And so, if you look at inflation and just the cost of things going up, you look at the frequency of these catastrophic events, you look at replacement cost of older buildings, older buildings that maybe are not trading for $42 million like that building I bought, but in order to rebuild the entire structure would cost $42 million makes insurance costs more. Is there a number, I’m curious, Calvin, if you were underwriting an apartment deal, a lot of people like rules of thumb or shortcuts, is there a per year per unit number that people use?

 

I was using about $300 in the past per unit or 25 bucks a month, $300 a year per unit as my kind of rule of thumb for underwriting, then I would adjust it based on quotes we would get and things. Recently, I had moved it up to $350. Is that in line? Do you see that going forward to changing?  Do you see that going up even further? Or is that going to stay for a while?

 

Calvin Roberts: I would expect it to continue increasing in coming years. And it’s primarily being driven by inflation but also the fact that reinsurance. I was just reading an article last weekend that the expected cost of property reinsurance going in 2023 when the most reinsurance treaties have renewals either on 1/1 or on 7/1, so twice a year, those staggered. I’m expecting to see a 50% increase in the cost of reinsurance at our upcoming treaty renewal this summer.

• [Records shown]
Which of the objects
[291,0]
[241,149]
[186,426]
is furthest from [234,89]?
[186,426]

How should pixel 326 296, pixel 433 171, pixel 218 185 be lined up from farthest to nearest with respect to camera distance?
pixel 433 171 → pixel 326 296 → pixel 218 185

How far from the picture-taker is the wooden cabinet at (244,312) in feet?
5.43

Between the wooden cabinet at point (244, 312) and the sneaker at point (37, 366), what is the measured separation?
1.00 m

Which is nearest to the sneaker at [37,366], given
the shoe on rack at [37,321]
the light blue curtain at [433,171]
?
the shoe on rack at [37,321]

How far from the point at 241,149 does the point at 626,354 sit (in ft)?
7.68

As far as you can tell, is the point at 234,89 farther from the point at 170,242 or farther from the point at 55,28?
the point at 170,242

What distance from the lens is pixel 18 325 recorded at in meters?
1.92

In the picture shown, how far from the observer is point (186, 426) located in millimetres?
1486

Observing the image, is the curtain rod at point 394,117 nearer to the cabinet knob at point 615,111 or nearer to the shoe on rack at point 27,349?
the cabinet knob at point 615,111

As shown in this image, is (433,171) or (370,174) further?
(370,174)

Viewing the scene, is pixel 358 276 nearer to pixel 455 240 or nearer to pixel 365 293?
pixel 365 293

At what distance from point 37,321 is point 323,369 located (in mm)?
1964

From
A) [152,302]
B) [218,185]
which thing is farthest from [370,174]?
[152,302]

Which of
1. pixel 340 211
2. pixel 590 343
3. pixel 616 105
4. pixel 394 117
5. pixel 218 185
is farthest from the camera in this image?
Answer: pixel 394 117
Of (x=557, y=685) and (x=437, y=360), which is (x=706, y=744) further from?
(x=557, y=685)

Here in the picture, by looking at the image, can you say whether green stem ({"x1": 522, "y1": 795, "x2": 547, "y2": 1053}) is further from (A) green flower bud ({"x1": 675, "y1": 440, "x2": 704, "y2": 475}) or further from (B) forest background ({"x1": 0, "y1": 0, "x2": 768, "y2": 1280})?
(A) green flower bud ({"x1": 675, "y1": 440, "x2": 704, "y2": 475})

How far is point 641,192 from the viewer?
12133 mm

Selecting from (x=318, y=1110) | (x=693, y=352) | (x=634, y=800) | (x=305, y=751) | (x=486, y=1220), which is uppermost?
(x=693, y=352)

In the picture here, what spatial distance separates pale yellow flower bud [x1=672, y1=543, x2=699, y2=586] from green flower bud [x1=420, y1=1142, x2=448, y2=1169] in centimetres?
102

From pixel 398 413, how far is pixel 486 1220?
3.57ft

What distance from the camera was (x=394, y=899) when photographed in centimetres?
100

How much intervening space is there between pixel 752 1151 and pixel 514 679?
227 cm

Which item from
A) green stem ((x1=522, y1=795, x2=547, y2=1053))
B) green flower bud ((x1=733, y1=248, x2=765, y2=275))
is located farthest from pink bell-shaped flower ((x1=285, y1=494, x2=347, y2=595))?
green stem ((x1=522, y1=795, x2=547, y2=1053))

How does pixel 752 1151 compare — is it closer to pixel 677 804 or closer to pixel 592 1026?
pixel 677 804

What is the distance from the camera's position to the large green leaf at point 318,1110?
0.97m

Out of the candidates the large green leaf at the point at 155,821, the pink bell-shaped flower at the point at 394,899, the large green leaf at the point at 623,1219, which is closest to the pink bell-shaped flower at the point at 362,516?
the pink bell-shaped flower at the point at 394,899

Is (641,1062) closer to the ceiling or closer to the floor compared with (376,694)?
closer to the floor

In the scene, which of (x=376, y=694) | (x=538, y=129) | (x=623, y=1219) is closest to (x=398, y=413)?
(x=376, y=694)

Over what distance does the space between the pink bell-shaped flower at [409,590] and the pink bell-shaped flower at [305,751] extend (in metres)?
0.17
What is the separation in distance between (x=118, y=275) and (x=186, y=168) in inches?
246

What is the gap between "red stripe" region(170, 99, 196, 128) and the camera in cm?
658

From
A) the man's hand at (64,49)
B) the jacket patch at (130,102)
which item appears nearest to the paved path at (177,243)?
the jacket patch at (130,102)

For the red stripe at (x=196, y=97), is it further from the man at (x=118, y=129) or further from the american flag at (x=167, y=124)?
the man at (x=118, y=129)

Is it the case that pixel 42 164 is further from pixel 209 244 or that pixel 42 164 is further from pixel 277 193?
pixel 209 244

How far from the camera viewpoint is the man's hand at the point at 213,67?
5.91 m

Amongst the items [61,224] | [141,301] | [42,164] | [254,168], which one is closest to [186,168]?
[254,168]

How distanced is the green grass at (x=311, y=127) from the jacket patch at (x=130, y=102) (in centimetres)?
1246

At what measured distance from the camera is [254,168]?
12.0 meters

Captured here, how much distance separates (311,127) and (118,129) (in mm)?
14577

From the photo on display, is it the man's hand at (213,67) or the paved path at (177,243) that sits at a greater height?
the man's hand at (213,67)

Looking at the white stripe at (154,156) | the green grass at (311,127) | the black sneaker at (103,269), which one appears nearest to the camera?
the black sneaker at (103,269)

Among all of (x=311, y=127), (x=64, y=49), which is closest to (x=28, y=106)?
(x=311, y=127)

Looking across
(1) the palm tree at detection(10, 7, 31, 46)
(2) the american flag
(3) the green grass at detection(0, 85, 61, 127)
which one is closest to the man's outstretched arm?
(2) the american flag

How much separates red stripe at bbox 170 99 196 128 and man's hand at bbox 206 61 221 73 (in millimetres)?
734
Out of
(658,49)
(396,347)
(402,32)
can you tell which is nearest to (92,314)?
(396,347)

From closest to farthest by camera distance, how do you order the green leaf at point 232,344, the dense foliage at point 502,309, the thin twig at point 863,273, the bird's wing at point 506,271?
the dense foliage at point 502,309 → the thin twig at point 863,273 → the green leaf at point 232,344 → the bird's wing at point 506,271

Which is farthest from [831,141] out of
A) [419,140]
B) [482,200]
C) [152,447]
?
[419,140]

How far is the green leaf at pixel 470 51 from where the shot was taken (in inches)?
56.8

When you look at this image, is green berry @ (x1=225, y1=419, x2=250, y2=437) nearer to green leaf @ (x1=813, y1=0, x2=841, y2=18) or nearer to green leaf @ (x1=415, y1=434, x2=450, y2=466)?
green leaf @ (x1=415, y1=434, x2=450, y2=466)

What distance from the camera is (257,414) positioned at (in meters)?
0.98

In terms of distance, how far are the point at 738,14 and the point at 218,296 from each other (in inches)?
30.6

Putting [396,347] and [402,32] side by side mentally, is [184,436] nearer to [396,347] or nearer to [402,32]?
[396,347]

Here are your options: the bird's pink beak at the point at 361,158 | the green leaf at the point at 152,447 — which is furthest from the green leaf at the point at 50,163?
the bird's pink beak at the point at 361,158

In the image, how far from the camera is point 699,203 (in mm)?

• [Exercise requirements]
**1.** In the insurance discussion, what per-unit yearly figure did the speaker recently move up to as an underwriting rule of thumb?
**2.** Using the insurance discussion, explain why the replacement cost of older buildings raises insurance costs.
**3.** Extend the insurance discussion past its last sentence.

• [Answers below]
**1.** $350 per unit per year.

**2.** An older building may not be trading for $42 million, but rebuilding the entire structure would still cost $42 million. That rebuilding cost is what makes insurance more expensive.

**3.**
 

Josh Cantwell: Okay.

 

Calvin Roberts: So, it’s unfortunately here to stay for at least the short and most likely medium term where it’s also very driven by which market you are operating and investing in. So, in some place like the Upper Midwest, it’s going to be a lot more stable than if you’re in places like the US Southeast, especially if you’re in a coastal-protected region. And this is due to those catastrophic loss events.

 

And I’m sure in Michigan, we might get hailstorms, we might get tornadoes, and of course, the occasional fire, but we’re not going to be hit by a hurricane. So, we have that working for us. And I would generally agree with your $350 per door assessment on an annual basis in right around half of the United States.

 

Josh Cantwell: And then for Western markets, the middle of the country that are not as subject to these catastrophic events. How about those markets where there are catastrophic events? What should people be underwriting for as a double? Is it 50% more?

 

Calvin Roberts: It depends which market specifically. So, if we’re talking the US Southeast outside of the coast, so you’re at least 75 miles N1, I would expect to see maybe between $500 and $650 per door, so maybe Charlotte, North Carolina or inland Georgia.

 

Josh Cantwell: That kind of market.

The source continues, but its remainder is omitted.